Rollup
A Layer 2 scaling approach that executes transactions off-chain and posts compressed data and proofs back to a Layer 1. The two main types are optimistic rollups and ZK-rollups.
How rollups work
The mechanic:
- Rollup sequencer collects transactions off the main chain.
- Executes transactions in its own environment.
- Computes new state from the executed transactions.
- Posts compressed data back to the main chain (usually Ethereum).
- Posts proof — either fraud-proof window (optimistic) or validity proof (ZK).
- Main chain verifies through its own consensus.
The result: most computation happens off-chain (fast and cheap); main chain provides security and final settlement.
Two main types
The major categories:
- Optimistic rollups — assume valid; allow challenges through fraud proofs. Examples: Arbitrum, Optimism, Base.
- ZK-rollups — cryptographic validity proofs. Examples: zkSync, Starknet, Polygon zkEVM, Linea.
Each has different trade-offs around finality, EVM compatibility, and operational characteristics.
Why rollups matter
Several reasons:
- Scaling — far higher throughput than Ethereum L1.
- Lower fees — usually 10-100x cheaper than mainnet.
- Inherit Ethereum security — unlike sidechains.
- EVM compatibility in most cases — existing tooling works.
The "rollup-centric" Ethereum scaling strategy explicitly relies on rollups for user transactions while keeping L1 as settlement layer.
Major rollups
The dominant L2 ecosystem:
- Arbitrum — largest by TVL.
- Base — Coinbase's L2; largest by daily transactions.
- Optimism — major L2; OP Stack framework powers many other rollups.
- zkSync Era, Starknet, Polygon zkEVM — major ZK rollups.
- Various smaller and specialized rollups.
Combined L2 activity now exceeds Ethereum mainnet by significant multiples.
EIP-4844 impact
A major 2024 upgrade:
- Pre-blobs — rollups posted data as expensive Ethereum calldata.
- Post-blobs — separate cheap data lane via blobs.
- Rollup costs dropped 90%+ overnight in March 2024.
- Made many use cases economically viable that previously weren't.
This was the most impactful Ethereum upgrade for L2 economics since the Merge.
Rollup costs
After EIP-4844:
- Most L2s at $0.01-0.50 per transaction for typical operations.
- Compared to Ethereum L1 at $5-50+.
- Different cost components — execution gas + data posting.
This brought L2 costs to competitive with alternative L1 chains.
What individuals should know
For users:
- Most active crypto activity now happens on rollups rather than L1.
- Choose rollups based on application availability.
- Cross-rollup transfers require bridges with their own complexity.
- Withdrawal to L1 can be slow (7 days for optimistic rollups).
For developers:
- Most existing L1 tools work on EVM-compatible rollups.

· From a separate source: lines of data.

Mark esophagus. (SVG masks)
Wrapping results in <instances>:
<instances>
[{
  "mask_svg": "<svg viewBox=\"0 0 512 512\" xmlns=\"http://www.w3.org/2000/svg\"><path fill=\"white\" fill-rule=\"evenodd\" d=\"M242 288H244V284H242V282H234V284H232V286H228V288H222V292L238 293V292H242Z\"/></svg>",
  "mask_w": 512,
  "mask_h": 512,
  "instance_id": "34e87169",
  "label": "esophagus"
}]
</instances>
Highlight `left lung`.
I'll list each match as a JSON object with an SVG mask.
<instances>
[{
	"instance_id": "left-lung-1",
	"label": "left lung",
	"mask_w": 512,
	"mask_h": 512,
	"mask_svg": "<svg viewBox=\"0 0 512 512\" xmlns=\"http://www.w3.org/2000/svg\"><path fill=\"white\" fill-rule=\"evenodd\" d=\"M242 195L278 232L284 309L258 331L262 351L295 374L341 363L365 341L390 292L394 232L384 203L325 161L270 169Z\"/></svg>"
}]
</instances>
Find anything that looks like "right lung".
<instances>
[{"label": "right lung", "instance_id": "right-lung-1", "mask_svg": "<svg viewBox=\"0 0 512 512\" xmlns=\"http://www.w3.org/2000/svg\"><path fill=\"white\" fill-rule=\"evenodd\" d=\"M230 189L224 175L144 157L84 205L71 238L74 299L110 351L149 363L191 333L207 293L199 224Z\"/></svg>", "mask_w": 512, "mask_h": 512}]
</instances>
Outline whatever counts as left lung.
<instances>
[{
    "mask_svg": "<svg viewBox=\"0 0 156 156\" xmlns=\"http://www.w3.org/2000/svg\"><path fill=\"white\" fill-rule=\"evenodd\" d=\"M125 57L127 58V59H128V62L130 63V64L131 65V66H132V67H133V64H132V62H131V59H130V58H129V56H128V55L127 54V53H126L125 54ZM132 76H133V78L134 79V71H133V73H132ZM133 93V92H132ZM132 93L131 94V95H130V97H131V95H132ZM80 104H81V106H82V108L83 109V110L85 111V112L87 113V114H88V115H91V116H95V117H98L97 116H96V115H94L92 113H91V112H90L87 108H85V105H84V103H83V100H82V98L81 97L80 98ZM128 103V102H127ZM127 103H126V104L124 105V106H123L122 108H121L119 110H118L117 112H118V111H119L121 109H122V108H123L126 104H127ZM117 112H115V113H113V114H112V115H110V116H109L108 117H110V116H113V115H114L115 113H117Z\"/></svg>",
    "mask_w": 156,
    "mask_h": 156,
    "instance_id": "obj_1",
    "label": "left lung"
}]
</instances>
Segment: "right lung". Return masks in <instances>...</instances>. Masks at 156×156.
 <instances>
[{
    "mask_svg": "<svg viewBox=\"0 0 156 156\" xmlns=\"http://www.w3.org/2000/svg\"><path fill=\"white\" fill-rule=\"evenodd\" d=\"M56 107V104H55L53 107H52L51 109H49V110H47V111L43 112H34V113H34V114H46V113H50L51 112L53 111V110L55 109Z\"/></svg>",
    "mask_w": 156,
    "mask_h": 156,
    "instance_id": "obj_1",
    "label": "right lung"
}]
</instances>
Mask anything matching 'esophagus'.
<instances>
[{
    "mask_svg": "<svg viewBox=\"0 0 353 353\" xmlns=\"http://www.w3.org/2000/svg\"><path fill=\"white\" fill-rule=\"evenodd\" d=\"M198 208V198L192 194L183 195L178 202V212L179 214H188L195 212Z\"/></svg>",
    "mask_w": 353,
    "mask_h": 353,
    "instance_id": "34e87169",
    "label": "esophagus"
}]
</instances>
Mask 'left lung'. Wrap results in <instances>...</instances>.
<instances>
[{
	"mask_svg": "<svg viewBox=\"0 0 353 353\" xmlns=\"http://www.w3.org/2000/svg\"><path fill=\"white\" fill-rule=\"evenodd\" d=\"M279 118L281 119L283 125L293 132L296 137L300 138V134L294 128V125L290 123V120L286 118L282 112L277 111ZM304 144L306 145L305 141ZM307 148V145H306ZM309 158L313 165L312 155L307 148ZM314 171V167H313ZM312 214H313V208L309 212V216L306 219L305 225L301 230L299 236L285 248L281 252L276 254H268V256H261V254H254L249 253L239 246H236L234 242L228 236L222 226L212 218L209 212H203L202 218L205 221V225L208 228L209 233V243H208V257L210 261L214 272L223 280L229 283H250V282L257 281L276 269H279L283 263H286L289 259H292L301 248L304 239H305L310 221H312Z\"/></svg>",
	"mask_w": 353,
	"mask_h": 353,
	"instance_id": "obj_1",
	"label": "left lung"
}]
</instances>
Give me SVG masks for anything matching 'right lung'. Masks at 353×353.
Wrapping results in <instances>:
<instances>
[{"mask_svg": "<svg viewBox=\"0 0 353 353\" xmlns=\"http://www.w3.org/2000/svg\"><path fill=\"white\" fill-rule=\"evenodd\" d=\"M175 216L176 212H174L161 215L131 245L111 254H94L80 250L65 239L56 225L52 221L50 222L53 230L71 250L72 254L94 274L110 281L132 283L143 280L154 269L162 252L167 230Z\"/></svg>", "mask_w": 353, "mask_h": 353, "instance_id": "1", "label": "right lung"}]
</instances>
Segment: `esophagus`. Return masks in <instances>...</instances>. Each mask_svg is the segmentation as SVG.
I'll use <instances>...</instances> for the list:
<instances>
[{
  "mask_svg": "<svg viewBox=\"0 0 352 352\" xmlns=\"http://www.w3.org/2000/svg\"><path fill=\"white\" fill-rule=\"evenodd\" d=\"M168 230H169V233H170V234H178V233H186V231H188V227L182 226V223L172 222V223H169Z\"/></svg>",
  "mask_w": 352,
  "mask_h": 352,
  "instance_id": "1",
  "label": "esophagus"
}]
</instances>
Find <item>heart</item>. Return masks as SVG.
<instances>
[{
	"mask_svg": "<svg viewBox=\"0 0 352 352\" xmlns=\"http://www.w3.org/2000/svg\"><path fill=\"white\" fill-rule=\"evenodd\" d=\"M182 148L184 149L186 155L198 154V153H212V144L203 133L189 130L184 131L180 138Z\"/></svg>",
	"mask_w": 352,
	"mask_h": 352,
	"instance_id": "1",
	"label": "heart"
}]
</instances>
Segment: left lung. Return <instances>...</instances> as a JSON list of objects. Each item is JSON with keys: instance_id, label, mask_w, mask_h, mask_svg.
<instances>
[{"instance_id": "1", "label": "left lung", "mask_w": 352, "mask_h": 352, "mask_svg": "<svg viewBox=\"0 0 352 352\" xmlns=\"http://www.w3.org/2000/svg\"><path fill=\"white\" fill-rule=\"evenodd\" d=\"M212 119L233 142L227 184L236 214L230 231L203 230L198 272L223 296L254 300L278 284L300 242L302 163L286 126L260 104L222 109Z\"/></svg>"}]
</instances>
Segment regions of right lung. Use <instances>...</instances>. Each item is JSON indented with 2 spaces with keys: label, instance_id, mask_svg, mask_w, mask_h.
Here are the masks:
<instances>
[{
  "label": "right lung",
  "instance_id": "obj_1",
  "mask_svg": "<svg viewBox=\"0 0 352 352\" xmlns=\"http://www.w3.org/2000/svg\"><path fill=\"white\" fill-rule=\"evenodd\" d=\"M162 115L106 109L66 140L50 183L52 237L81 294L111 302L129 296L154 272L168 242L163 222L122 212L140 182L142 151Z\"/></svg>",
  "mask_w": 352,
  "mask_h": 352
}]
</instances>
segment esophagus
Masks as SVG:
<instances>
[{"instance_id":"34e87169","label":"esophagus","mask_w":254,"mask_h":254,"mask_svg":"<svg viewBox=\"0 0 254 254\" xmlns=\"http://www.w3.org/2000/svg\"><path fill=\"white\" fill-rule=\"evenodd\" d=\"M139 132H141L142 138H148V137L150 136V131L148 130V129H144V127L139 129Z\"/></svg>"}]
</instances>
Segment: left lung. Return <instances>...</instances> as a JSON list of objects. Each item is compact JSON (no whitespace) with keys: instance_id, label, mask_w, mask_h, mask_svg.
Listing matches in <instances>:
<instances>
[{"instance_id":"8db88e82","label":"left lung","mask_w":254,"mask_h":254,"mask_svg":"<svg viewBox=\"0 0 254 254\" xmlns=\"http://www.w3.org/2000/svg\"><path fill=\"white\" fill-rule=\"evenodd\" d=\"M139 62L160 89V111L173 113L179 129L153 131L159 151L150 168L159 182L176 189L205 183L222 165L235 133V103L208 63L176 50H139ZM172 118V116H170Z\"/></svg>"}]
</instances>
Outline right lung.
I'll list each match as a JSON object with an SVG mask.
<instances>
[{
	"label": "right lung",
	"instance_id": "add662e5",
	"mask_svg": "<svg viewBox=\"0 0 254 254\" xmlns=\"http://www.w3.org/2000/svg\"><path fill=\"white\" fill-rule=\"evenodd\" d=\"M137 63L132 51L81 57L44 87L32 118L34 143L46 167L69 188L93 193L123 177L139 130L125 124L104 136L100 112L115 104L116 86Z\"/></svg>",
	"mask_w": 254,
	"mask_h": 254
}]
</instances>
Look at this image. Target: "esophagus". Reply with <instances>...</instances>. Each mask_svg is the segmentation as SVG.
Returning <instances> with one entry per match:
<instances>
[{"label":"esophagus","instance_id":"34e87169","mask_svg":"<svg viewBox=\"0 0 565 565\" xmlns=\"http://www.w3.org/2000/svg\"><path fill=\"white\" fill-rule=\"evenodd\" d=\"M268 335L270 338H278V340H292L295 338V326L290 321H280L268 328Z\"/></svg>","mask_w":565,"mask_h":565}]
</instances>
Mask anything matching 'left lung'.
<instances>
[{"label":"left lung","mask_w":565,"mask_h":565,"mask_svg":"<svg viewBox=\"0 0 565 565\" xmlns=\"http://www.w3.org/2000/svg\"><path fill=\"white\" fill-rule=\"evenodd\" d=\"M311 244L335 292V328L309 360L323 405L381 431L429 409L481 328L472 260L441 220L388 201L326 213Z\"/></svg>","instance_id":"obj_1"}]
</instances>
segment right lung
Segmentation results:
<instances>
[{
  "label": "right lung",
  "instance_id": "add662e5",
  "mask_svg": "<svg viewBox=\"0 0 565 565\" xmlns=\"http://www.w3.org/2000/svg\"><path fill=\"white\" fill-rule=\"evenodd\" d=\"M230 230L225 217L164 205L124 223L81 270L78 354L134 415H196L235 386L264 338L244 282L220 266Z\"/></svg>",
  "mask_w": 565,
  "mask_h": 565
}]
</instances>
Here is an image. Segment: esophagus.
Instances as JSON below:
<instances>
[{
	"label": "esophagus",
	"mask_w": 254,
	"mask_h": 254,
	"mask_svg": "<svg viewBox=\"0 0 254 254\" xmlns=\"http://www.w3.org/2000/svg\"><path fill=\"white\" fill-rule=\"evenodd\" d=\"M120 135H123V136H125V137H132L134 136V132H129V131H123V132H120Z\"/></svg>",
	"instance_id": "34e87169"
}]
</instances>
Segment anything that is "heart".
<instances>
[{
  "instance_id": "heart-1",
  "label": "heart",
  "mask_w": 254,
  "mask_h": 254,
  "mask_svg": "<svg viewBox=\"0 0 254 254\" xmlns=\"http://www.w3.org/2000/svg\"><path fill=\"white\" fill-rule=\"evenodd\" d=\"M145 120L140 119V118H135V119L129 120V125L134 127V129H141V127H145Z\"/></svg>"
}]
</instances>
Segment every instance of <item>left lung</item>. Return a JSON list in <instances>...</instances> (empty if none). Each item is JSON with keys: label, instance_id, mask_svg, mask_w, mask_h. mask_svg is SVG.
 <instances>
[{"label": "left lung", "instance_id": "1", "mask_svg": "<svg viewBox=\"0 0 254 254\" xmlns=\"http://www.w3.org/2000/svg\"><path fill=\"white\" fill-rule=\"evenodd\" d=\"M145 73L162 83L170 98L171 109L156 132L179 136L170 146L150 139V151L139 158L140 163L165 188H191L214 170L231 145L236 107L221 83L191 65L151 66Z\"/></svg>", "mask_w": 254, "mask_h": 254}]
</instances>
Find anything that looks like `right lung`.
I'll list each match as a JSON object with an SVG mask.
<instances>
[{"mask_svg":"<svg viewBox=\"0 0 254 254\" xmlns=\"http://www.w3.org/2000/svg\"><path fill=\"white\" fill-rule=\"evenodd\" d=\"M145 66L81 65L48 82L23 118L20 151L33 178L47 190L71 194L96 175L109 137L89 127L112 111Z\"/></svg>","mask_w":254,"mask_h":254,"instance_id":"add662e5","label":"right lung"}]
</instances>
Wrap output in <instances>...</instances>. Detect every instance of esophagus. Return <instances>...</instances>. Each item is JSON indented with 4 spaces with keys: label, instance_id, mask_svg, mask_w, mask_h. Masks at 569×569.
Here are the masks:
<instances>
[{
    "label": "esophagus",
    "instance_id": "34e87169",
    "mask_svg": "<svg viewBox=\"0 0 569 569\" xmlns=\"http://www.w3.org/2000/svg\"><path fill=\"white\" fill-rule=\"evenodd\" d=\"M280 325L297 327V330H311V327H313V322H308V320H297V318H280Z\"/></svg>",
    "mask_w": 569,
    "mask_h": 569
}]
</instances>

- Rollup-specific considerations — sequencer behavior, finality timing.
- Multi-rollup deployments are increasingly common.
Rollups represent the dominant Ethereum scaling approach. Their growth has reshaped where economic activity happens — most user transactions, DeFi activity, and consumer dApps now operate primarily on rollups rather than Ethereum L1.